The reductions caused the agency’s inspector general and its Taxpayer Advocate Service to sound the alarm that it was ill-prepared for the current tax filing season. While Bisignano boasted that IRS has hired 2,200 employees to support the agency during its busiest time of the year, the IG recently noted the division tasked with processing original and amended tax returns has hired just 50 employees in anticipation of the 2026 filing season, or 2% of its authorized level. IRS offices processing tax returns and providing telephonic and in-person customer service, as well as other duties related to filing season, lost 8,300 workers under President Trump, or 17% of their staff, the IG found. 

Bisignano said that his agency has improved performance despite the cuts, pointing to data the agency has not yet made public to note callers are waiting less than 10 minutes to get through. IRS is in the process of transforming its performance metrics by merging existing customer service data with automated responses and online queries, while lowering its service standard from 85% of calls answered to just 70%. 

The improvement, he added, came as the agency was implementing new provisions of tax law included in the One Big Beautiful Bill Act that Trump signed into law last year.

“Remember, there was a lot of pundits out there saying IRS is going to fail,” Bisignano said. “There's a large implementation, there's the Trump accounts, there's less staffing and they have old technology. We’re 40% through the tax season, and we hear in every corner that it’s going well.” 

Republican committee members praised Bisignano for the changes and said their offices are receiving fewer requests for tax assistance from constituents than ever. Democratic members, meanwhile, criticized Bisignano’s approach and said their constituents are reporting extended wait times and increased tax issues. 

“It seems that that's a recipe for pretty overworked staff, including yourself, based on your roles,” Rep. Jimmy Panetta, D-Calif., said of the staffing cuts and Bisignano, who also serves as head of the Social Security Administration, “but also what I'm seeing and hearing from my constituents, a lot of long lines for assistance, rushed and some very slow work.”

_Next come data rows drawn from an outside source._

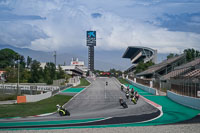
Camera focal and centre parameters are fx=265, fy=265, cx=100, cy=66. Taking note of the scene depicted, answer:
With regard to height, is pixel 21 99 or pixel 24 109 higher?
pixel 21 99

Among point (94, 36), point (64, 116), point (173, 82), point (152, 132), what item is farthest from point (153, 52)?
point (152, 132)

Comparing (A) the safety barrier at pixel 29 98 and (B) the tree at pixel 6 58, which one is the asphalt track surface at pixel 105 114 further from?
(B) the tree at pixel 6 58

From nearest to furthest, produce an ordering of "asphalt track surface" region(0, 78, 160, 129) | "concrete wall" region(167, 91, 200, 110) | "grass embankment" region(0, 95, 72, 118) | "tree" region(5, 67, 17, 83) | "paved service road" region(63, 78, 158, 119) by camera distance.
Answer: "asphalt track surface" region(0, 78, 160, 129) → "paved service road" region(63, 78, 158, 119) → "grass embankment" region(0, 95, 72, 118) → "concrete wall" region(167, 91, 200, 110) → "tree" region(5, 67, 17, 83)

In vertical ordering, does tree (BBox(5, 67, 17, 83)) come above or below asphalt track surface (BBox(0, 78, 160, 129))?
above

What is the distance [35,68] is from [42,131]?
240 ft

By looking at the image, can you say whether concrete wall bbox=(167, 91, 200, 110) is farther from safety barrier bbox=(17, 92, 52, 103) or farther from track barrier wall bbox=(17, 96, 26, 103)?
track barrier wall bbox=(17, 96, 26, 103)

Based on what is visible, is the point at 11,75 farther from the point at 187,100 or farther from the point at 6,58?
the point at 187,100

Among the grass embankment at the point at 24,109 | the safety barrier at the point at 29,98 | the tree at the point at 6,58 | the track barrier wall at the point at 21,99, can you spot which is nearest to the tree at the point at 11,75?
the safety barrier at the point at 29,98

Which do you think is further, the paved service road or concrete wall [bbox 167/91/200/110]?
concrete wall [bbox 167/91/200/110]

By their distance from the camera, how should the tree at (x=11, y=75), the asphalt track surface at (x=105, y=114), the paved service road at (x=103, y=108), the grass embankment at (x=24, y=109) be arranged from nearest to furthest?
the asphalt track surface at (x=105, y=114)
the paved service road at (x=103, y=108)
the grass embankment at (x=24, y=109)
the tree at (x=11, y=75)

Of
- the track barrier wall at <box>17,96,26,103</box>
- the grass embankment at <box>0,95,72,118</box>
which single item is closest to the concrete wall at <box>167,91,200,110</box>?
the grass embankment at <box>0,95,72,118</box>

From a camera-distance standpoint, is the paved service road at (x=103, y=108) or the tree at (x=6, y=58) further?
the tree at (x=6, y=58)

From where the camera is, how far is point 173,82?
39.6 metres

Rep. Richard Neal, D-Mass., the committee’s ranking member, referenced Government Executive’s reporting that IRS is moving employees from human resources and IT to assist in taxpayer service roles during filing season. 

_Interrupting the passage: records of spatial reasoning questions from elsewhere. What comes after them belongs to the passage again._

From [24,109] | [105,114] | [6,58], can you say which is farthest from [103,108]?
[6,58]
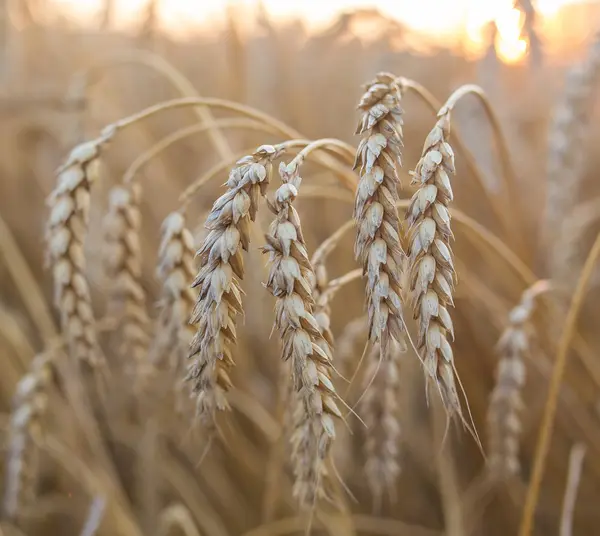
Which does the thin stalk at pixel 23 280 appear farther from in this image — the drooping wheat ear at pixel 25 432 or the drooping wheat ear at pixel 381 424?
the drooping wheat ear at pixel 381 424

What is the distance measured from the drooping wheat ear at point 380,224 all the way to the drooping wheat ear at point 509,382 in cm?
34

“Now, the administration is papering over self-inflicted failures by putting bodies in chairs with no experience processing returns or in customer service,” Neal said. 

Bisignano boasted that he has restructured IRS to remove layers of management and ensure “more functions report directly to me.” He added that AI will make things easier for taxpayers and employees alike, noting it will assist in, for example, getting answers to customer service representatives more quickly. Eventually, he said, it will help increase the tax compliance rate.

“I believe AI will be part of speeding up everything we're doing,” he said. “It will change the way our workforce works in a better way.” 

Last week, IRS severed ties with the union that represents most of its employees, a move that followed a directive from a Trump executive order. Bisignano downplayed the impact of the change, saying federal employees are already guaranteed sufficient compensation and collective bargaining is therefore irrelevant. While most federal workers do not negotiate over pay and benefits, their unions bargain over a slew of other issues and provide representational services.  

“Federal employees under statute, under law, have greater benefits than any union in the world can provide for their people,” Bisignano said. “So they're losing nothing.”